Le recadrage de Najat Vallaud-Belkacem par Manuel Valls après une réunion avec les présidents de région
© AFP.

HOSPITALITÉ - Le recadrage est un sport qu’il est impérieux de maîtriser lorsqu’on est à Matignon et donc chef du gouvernement. Et Manuel Valls le manie plutôt bien (voir ici ou ) même s’ils ne sont pas toujours couronnés du succès espéré. Ce n’est pas Ségolène Royal qui dira le contraire, ni Emmanuel Macron.

Bonne élève du gouvernement que les rumeurs sur le remaniement annoncent encore plus haut dans la hiérarchie protocolaire gouvernementale, Najat Vallaud-Belkacem a découvert les foudres du Premier ministre pour ce qui semble être son premier recadrage en règle, rapporté par le Figaro ce mercredi 3 février.

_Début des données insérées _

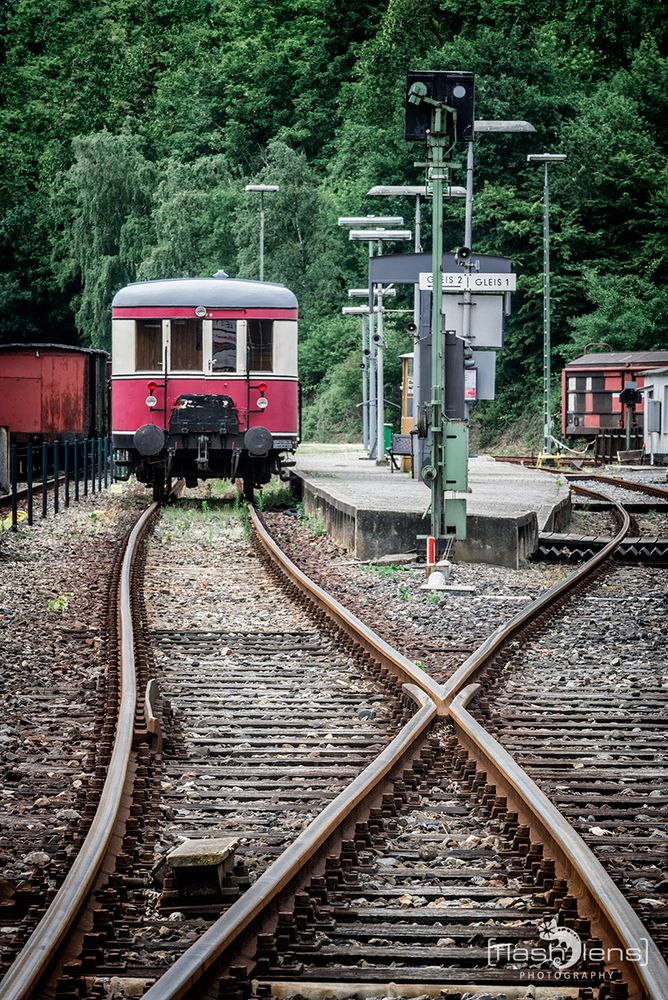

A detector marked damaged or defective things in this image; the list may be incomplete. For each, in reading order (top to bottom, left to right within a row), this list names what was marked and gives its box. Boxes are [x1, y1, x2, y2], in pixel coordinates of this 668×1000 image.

rusty rail [0, 504, 158, 1000]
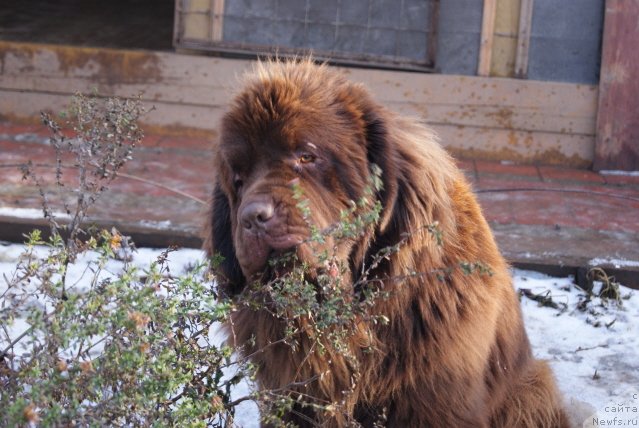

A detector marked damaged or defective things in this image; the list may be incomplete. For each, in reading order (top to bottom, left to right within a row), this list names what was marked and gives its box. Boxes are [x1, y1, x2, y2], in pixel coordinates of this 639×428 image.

rusty metal panel [172, 0, 438, 71]
rusty metal panel [596, 0, 639, 171]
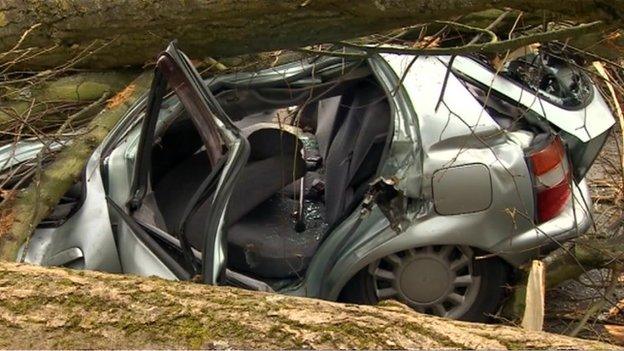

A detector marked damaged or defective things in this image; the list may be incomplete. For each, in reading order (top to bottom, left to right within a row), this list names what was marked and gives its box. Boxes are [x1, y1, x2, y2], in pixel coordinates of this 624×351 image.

crushed silver car [12, 43, 616, 322]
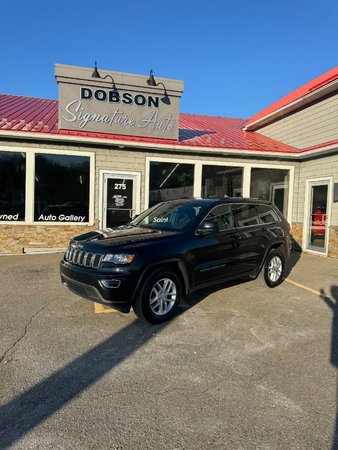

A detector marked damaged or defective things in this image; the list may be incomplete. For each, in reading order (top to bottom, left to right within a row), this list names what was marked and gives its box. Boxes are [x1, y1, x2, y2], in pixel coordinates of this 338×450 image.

parking lot crack [0, 304, 48, 364]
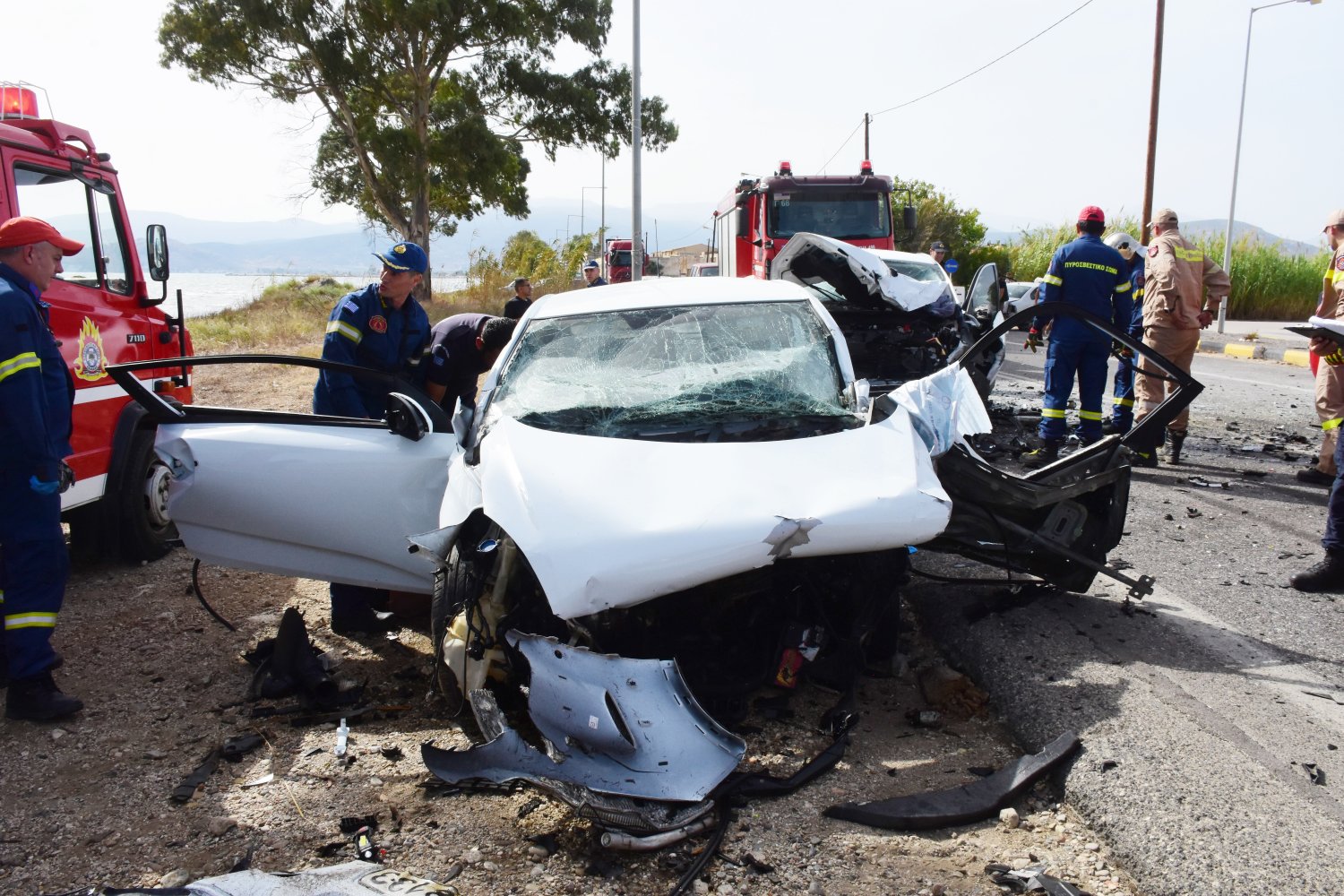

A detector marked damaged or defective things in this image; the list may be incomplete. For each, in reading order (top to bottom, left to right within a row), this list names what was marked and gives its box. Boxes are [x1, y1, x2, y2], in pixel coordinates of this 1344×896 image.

detached car door [110, 353, 459, 591]
severely damaged white car [108, 263, 1197, 846]
second crashed vehicle [108, 274, 1197, 839]
shattered windshield [491, 301, 857, 441]
crumpled car hood [459, 401, 961, 620]
crumpled car hood [774, 233, 953, 314]
broken car part [828, 731, 1082, 828]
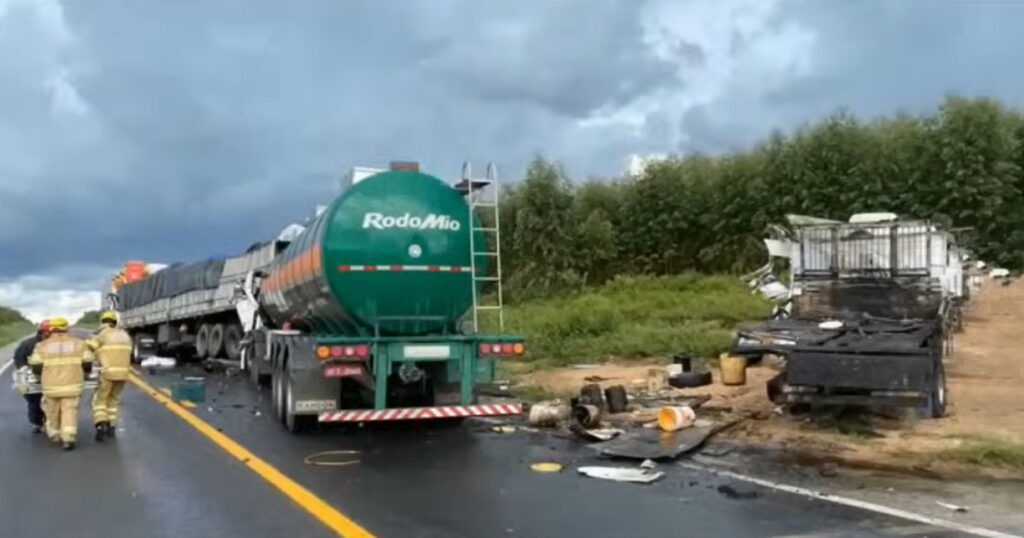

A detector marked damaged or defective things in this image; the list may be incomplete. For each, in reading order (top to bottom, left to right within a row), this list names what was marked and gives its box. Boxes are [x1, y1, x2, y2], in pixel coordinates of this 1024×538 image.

wrecked truck [733, 212, 962, 418]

La scène se déroule à Matignon, mardi, lorsque Manuel Valls reçoit les présidents de région pour les associer à un plan d’urgence pour l’emploi, "dernière cartouche du président dans sa lutte contre le chômage", écrit le quotidien. La réunion dure plus de deux heures, le climat semble des plus sereins et le débat ouvert et apaisé. Jusqu’à ce que Najat Vallaud-Belkacem, ministre de l’Education nationale, ne tique devant une proposition de Christian Estrosi, le nouveau patron LR de la région PACA. Son idée : abaisser à 14 ans l’âge de l’apprentissage.

Patatras. La mesure ne plaît pas à la ministre qui se serait, selon un participant qui rapporte la scène au Figaro, montrée "très fermée" sur ce sujet. Mais cette opposition affichée et affirmée de "NBV" n’a quant à elle pas plu à Manuel Valls qui a lancé, selon les infos du quotidien, visant particulièrement sa ministre :

"

Nous n'avons pas fait venir les présidents de région pour dire "non". Vous n'êtes pas là pour dire "non" à des personnes que j'ai invitées à Matignon pour faire des propositions.

"

On ne maltraite pas les hôtes de Manuel Valls comme ça. Qu’on se le dise, et jusqu’à preuve du contraire, c’est lui le patron du gouvernement. Donc le seul habilité à dire "oui" ou "non".